INGREDIENTS:

• 1x mast bottom section (broken or complete)
• 1x mast top section (to be used as a hammer!)
• Hacksaw & sharp knife/blade
• Sandpaper with block (80-120 grit)
• Acetone & an old rag
• Epoxy & Q-Cell Filler
• 300mm x 200mm piece of 200g per m² “plain weave” carbon
• File (the bigger the better)
• Bank/Credit card (an expired one!)
• Plastic cup & stirrer
• Rubber gloves
• Masking Tape & a Pen
• Clear Plastic film (any thickness, any size)
• Tape measure.
• Glass of beer (optional)

Let’s get to work. I would suggest doing this outside (or in the garage if you’d like to escape your other half).

Step 1 – Cutting.

Cut the broken mast section to a length of 460mm (obviously one end is the bottom of the mast) – important to make the cut square to the edge of the section (otherwise in use the mast will bear on a point instead of the full circumference – refer Step 9.).  You can check by putting the cut edge against the bottom of a mast and marking the high points; sand the high points using 80 grit on a sanding block.

Step 2 – Sliding.

Select the section to use as the spigot which needs to be 270mm long (pink section in Figure 1a).  The mast has a taper starting at about 600-900mm above the base.  Slide the ferrule of the broken mast through the mast extender from the bottom until it is a firm fit.  Mark 150mm above the top of the mast extender; this is approximately the top of the spigot.  Remove the broken mast and mark the 270mm spigot + 50mm both ends of the proposed spigot. I use the masking tape to make these markings.

Step 3 – Knife Me.

Remove any plastic film/stickers/graphics on the mast so that carbon is exposed (best to use the sharp knife/blade to scrape and remove any film).   Give the spigot  a clean with the acetone to remove any glue used on the film and then a light sand to remove any high spots.  Now slide the broken mast inside the mast extender, get a firm fit – maybe force it a little and then re-mark 150mm above the top of the mast extender.  This point may have moved from the mark you made in Step 2. After you have removed the film and given it a sand, remove the broken mast.

Step 4 – More Cutting.

Cut the mast 270mm below the mark made in Step 3. Next, cut the broken mast 50mm above the mark made in step 3.  Now the spigot will be 270mm long + 50mm at the top as a contingency that you will remove later (Step 6) after the spigot is glued to the mast extender.

= = = = = = =

* [Work to complete]
- A) Repeat the passage of the mast extender guide starting at "Step 3 – Knife" and ending at "to the mast extender.", word for word.
- B) According to the mast extender guide, to what length should the broken mast section be cut in Step 1?
The material after the mast extender guide is not needed.

* [Data lines]
= = = = = = =

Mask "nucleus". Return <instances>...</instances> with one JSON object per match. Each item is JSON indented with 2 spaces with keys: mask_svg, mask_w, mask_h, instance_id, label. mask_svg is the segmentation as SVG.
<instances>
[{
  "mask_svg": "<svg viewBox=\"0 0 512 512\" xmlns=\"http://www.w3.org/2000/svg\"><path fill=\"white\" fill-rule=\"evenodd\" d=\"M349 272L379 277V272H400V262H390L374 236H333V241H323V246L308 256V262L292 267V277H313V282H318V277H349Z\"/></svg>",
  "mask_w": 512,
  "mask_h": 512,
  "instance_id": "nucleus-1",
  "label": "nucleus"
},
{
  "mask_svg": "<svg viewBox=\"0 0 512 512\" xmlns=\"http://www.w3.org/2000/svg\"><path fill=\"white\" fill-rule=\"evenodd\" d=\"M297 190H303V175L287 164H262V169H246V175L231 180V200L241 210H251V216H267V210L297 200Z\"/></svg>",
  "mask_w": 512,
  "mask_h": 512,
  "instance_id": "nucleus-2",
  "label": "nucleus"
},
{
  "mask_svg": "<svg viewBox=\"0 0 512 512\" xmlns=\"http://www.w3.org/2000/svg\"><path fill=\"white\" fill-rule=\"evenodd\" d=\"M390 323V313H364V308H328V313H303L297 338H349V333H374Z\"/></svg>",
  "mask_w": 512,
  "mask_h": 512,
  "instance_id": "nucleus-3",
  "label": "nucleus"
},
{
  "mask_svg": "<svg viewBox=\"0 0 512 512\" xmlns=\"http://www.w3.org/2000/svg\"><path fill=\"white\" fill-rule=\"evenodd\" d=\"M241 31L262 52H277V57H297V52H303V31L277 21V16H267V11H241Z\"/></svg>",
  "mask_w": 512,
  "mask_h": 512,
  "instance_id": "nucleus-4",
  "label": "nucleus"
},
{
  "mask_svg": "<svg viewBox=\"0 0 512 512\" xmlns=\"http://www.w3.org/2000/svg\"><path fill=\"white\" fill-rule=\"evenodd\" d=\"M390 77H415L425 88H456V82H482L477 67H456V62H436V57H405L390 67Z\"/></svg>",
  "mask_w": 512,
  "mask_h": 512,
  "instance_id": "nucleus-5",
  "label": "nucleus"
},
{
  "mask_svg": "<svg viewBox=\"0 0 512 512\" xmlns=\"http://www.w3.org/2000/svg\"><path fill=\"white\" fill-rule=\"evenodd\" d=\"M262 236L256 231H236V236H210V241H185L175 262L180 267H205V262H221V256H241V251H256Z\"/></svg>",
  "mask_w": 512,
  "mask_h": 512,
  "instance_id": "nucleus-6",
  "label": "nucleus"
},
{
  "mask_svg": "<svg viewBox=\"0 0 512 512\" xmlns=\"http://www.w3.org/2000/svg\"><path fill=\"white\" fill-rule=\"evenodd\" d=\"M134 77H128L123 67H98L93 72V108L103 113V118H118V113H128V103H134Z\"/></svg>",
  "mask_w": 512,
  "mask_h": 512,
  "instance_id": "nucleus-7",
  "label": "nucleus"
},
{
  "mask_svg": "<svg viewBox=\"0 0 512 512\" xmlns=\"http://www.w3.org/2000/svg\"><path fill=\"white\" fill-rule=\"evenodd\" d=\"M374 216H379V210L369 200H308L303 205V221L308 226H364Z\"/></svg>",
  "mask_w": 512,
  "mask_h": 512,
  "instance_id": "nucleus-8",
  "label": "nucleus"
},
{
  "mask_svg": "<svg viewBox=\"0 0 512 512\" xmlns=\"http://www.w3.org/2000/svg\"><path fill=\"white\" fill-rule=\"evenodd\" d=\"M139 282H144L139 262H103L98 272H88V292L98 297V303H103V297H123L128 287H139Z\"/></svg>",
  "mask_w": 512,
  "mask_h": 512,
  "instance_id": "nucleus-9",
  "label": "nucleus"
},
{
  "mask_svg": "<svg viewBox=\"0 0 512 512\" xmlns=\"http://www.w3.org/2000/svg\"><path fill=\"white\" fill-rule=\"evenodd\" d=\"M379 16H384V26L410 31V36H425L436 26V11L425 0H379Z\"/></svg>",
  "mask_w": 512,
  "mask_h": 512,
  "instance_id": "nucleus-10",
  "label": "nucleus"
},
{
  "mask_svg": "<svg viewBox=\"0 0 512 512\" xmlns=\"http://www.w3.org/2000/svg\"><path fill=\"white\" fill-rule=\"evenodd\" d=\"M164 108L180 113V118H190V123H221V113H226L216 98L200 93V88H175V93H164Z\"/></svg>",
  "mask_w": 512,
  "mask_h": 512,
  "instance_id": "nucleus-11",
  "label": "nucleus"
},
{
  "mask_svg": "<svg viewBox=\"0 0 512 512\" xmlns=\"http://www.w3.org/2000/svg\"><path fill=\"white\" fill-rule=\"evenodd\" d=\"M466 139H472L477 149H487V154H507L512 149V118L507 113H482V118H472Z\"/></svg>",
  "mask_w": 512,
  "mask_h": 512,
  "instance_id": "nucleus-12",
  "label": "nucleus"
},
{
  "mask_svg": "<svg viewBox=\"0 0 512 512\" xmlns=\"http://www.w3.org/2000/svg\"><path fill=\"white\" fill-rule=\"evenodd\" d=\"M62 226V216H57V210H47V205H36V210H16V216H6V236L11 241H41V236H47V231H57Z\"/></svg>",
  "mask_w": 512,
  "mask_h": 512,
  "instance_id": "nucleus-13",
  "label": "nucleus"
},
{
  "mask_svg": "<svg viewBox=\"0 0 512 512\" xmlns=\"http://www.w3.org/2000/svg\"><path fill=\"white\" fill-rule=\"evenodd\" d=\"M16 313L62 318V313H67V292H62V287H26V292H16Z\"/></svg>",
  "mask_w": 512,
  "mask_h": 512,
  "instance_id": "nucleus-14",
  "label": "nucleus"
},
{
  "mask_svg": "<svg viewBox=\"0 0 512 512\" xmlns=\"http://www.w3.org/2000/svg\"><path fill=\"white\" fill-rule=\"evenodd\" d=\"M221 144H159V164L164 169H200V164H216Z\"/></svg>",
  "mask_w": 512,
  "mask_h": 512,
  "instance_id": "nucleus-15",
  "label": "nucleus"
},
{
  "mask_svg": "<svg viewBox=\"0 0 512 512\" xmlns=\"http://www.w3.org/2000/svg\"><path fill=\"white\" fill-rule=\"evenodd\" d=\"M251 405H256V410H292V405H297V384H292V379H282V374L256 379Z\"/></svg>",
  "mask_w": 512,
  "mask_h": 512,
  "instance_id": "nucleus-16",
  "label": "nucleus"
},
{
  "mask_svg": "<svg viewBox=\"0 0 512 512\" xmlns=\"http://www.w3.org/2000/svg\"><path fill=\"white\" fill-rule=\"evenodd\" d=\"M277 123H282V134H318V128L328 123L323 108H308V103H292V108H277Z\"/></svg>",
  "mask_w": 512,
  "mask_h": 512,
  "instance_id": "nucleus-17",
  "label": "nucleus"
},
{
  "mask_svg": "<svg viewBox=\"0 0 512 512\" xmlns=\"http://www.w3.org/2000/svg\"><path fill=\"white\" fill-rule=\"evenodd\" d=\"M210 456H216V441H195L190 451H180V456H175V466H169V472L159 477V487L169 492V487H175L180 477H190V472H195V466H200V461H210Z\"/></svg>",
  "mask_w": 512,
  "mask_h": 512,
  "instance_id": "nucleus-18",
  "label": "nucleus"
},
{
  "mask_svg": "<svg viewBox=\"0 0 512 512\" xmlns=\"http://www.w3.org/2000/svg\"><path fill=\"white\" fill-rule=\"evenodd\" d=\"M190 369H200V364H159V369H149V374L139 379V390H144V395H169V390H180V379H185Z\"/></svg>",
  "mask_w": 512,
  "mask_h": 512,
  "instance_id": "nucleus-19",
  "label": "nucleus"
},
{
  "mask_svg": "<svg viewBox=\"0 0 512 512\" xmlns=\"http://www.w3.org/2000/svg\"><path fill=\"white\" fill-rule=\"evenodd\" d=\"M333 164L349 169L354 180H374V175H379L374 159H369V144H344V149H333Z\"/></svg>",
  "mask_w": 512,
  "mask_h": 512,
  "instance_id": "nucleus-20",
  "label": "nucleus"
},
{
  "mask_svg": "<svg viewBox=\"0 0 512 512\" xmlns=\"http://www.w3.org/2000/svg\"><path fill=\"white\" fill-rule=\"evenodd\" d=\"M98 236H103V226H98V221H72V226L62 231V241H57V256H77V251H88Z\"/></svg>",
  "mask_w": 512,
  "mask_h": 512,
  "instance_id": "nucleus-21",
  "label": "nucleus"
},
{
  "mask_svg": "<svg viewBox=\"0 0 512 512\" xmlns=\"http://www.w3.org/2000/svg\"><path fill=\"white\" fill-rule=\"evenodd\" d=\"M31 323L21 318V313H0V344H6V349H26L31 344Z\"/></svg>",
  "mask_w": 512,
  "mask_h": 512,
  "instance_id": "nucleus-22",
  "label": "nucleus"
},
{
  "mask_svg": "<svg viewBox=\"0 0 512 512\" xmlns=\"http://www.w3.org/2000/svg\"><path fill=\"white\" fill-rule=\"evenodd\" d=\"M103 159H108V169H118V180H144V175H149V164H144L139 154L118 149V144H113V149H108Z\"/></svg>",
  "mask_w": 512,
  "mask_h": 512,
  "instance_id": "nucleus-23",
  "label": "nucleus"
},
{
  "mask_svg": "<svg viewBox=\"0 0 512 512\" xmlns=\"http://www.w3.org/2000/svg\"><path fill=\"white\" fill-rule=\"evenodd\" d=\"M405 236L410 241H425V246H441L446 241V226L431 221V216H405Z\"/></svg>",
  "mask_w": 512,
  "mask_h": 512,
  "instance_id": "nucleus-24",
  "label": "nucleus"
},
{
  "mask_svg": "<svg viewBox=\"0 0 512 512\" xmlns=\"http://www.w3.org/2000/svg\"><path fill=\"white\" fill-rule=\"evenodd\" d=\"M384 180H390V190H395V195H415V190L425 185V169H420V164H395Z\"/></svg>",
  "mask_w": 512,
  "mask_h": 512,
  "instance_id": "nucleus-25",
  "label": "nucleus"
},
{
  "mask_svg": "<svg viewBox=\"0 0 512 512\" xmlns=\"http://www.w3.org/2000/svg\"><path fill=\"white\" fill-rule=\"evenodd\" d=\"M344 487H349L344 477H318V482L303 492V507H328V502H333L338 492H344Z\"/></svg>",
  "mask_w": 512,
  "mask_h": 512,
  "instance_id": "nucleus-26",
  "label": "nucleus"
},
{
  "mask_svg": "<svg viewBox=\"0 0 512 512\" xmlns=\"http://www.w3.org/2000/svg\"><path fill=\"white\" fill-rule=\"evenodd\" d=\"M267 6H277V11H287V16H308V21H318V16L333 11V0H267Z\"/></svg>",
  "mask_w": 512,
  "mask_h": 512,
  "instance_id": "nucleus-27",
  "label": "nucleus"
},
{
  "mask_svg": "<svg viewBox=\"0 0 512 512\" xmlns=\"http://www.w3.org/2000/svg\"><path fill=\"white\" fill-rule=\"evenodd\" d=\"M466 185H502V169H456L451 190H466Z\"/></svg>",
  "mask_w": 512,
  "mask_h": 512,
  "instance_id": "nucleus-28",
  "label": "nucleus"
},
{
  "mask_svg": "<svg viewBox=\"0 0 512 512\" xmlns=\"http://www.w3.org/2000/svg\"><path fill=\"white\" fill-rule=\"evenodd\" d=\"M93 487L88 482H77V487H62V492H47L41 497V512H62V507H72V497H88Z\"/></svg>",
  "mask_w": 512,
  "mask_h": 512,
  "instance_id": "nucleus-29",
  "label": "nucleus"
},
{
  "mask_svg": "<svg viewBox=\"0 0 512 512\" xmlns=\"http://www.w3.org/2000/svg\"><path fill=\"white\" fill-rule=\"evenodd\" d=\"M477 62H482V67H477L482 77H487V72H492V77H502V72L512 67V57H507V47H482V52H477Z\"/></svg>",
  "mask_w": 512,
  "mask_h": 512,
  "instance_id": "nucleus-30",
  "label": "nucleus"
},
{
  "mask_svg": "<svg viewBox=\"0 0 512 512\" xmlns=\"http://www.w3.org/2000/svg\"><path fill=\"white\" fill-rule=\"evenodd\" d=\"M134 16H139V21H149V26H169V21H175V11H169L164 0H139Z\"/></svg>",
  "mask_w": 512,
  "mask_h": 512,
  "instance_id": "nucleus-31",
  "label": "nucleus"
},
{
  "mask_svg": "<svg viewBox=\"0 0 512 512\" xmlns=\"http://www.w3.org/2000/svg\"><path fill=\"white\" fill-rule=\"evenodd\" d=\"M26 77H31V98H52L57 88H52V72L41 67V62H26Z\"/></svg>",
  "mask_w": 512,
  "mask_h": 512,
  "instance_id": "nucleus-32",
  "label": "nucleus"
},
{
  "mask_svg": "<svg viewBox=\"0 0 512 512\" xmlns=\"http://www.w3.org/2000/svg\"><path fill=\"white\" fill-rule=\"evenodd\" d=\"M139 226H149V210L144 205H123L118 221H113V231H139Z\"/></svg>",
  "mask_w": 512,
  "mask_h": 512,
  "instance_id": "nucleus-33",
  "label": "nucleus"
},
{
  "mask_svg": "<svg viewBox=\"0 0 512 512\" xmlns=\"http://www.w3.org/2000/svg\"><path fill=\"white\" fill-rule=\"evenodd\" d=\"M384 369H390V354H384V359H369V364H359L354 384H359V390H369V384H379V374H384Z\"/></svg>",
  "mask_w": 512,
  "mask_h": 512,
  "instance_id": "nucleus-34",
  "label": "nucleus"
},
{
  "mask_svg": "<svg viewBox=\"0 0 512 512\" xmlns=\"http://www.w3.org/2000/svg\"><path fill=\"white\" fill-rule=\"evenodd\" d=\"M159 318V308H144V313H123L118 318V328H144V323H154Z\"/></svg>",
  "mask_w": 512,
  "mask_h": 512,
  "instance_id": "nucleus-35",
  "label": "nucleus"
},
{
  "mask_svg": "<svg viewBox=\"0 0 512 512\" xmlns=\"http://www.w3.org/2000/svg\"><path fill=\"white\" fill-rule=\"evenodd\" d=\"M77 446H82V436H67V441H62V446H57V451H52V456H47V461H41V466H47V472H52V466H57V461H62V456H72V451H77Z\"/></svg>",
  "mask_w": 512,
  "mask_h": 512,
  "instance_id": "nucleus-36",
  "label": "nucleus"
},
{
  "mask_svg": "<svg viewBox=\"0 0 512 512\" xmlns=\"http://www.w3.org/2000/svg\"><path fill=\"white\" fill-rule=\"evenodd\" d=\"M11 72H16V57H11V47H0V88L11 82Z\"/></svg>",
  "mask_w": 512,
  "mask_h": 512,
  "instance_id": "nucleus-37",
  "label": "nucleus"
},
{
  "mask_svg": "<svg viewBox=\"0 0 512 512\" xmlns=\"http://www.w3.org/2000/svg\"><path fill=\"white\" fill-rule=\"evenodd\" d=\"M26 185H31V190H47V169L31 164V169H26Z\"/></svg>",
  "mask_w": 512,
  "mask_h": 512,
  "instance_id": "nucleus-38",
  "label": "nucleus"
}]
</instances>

= = = = = = =

* [Per-task outputs]
- A)
Step 3 – Knife Me.

Remove any plastic film/stickers/graphics on the mast so that carbon is exposed (best to use the sharp knife/blade to scrape and remove any film).   Give the spigot  a clean with the acetone to remove any glue used on the film and then a light sand to remove any high spots.  Now slide the broken mast inside the mast extender, get a firm fit – maybe force it a little and then re-mark 150mm above the top of the mast extender.  This point may have moved from the mark you made in Step 2. After you have removed the film and given it a sand, remove the broken mast.

Step 4 – More Cutting.

Cut the mast 270mm below the mark made in Step 3. Next, cut the broken mast 50mm above the mark made in step 3.  Now the spigot will be 270mm long + 50mm at the top as a contingency that you will remove later (Step 6) after the spigot is glued to the mast extender.

- B) 460mm